[Task data — start]

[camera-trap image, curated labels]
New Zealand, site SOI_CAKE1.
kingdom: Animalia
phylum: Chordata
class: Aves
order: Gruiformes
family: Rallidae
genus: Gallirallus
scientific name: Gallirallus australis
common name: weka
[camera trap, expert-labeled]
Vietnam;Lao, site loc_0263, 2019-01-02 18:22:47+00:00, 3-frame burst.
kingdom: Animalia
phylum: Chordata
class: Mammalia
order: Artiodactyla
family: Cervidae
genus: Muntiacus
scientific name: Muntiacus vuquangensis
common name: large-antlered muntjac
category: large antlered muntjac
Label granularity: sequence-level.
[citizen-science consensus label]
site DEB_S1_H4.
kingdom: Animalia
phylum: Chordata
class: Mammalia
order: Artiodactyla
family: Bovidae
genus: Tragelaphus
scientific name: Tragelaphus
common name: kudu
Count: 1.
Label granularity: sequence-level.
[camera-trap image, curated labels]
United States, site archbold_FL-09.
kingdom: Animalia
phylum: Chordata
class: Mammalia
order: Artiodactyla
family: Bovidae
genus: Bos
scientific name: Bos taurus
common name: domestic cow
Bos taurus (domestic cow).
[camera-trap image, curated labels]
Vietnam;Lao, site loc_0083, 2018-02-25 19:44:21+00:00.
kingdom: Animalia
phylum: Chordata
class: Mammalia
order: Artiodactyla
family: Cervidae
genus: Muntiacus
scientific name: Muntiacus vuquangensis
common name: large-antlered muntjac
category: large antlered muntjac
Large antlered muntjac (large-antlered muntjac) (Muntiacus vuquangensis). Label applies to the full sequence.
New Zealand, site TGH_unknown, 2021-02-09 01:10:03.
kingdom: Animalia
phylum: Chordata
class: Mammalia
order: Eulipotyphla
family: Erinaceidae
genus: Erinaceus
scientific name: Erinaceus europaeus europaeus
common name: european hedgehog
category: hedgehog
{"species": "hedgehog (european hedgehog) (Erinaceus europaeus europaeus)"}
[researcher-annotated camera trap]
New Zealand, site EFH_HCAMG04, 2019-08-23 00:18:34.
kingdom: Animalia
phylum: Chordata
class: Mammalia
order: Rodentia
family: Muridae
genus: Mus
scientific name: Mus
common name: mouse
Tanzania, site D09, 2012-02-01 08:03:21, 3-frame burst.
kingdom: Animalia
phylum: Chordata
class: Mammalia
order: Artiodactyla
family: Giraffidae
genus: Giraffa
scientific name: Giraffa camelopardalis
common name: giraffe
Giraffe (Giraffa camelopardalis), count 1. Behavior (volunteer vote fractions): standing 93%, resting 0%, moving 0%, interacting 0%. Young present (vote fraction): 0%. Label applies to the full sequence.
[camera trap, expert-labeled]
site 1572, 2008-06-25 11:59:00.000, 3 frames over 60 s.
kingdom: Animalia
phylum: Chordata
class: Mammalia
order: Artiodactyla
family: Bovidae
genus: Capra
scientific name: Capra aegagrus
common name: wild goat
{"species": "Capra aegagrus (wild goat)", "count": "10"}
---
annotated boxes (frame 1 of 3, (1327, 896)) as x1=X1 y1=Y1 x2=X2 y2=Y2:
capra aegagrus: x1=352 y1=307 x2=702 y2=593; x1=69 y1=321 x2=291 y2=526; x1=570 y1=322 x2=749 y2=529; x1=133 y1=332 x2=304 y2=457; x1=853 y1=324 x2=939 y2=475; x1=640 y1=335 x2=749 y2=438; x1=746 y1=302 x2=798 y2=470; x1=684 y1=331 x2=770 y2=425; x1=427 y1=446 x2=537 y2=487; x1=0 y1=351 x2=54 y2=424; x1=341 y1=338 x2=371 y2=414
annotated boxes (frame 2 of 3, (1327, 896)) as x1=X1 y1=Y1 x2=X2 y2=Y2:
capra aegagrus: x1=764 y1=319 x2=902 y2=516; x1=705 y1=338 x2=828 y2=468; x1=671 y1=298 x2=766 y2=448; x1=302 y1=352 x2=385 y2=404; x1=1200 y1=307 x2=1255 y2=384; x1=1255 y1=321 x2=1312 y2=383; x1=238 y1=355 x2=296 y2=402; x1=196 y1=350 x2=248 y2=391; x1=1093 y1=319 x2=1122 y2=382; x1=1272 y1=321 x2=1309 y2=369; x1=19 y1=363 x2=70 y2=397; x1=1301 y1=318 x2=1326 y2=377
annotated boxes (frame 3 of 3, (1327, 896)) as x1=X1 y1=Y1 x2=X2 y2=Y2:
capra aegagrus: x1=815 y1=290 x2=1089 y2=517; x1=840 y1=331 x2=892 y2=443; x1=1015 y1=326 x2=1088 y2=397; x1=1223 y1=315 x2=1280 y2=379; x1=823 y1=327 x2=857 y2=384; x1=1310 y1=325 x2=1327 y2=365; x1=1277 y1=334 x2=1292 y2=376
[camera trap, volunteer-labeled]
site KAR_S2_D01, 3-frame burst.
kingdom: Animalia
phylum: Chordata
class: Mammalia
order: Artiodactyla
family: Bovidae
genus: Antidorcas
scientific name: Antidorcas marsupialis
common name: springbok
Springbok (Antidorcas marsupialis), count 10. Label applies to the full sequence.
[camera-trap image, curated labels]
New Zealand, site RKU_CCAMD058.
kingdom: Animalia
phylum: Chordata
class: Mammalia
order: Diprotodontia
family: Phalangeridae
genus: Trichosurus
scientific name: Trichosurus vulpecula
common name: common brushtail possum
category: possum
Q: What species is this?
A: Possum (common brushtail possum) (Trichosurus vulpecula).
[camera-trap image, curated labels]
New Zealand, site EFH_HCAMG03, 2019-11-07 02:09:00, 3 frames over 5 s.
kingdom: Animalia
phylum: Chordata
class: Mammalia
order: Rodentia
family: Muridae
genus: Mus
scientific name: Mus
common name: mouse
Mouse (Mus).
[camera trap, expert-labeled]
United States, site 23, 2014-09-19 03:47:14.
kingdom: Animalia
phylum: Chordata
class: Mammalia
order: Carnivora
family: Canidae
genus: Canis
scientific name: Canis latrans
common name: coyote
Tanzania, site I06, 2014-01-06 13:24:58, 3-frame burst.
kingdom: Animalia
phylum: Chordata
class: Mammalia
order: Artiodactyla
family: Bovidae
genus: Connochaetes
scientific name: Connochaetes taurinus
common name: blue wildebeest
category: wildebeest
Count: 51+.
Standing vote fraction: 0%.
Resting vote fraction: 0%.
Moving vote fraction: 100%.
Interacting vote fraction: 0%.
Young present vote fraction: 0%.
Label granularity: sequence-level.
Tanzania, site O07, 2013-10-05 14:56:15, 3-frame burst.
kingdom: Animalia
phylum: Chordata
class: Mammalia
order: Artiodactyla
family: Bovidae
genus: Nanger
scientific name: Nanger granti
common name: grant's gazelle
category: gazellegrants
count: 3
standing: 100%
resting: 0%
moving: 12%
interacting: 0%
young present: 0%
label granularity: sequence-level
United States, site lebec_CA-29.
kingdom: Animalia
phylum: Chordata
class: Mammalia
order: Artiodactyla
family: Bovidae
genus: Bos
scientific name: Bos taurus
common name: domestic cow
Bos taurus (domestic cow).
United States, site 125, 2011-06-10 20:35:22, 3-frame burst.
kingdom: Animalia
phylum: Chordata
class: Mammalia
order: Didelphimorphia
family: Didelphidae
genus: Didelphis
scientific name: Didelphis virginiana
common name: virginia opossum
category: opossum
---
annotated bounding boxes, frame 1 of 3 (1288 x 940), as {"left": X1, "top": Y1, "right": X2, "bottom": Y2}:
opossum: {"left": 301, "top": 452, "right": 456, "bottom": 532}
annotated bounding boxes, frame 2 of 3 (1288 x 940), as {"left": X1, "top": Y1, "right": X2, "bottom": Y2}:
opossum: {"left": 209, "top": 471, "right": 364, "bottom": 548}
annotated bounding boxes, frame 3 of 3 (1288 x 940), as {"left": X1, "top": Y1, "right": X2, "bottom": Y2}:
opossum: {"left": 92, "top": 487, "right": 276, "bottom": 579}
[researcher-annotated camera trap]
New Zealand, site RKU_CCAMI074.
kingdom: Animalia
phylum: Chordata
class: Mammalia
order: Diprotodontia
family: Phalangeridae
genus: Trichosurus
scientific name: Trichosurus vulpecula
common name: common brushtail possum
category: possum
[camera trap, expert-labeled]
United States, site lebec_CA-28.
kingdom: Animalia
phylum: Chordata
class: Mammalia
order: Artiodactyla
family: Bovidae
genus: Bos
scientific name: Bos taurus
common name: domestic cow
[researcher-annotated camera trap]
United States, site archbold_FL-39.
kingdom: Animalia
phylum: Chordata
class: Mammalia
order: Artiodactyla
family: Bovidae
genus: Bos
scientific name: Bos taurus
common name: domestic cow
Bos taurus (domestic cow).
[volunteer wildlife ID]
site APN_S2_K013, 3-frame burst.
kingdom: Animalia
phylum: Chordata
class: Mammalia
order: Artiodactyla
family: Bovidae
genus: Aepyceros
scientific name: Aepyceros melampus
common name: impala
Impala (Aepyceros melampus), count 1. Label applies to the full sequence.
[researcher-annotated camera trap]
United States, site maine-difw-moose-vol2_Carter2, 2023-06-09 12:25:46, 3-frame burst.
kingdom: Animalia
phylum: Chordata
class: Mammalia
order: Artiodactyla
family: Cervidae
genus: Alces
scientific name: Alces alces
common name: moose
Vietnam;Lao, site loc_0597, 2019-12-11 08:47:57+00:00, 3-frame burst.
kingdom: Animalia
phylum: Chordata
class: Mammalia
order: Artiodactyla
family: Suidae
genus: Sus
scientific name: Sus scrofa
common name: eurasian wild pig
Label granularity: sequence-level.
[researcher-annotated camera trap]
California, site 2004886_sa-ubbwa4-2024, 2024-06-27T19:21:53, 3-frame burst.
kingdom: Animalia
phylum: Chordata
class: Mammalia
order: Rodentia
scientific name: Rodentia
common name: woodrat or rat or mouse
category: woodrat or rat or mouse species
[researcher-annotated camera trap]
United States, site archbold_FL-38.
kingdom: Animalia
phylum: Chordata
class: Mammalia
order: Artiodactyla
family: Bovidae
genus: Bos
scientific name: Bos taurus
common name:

[Task data — finish]

**What this task involves:**
Where does "over" occur in the data? Copy each line that has it.

**Task output:**
site 1572, 2008-06-25 11:59:00.000, 3 frames over 60 s.
New Zealand, site EFH_HCAMG03, 2019-11-07 02:09:00, 3 frames over 5 s.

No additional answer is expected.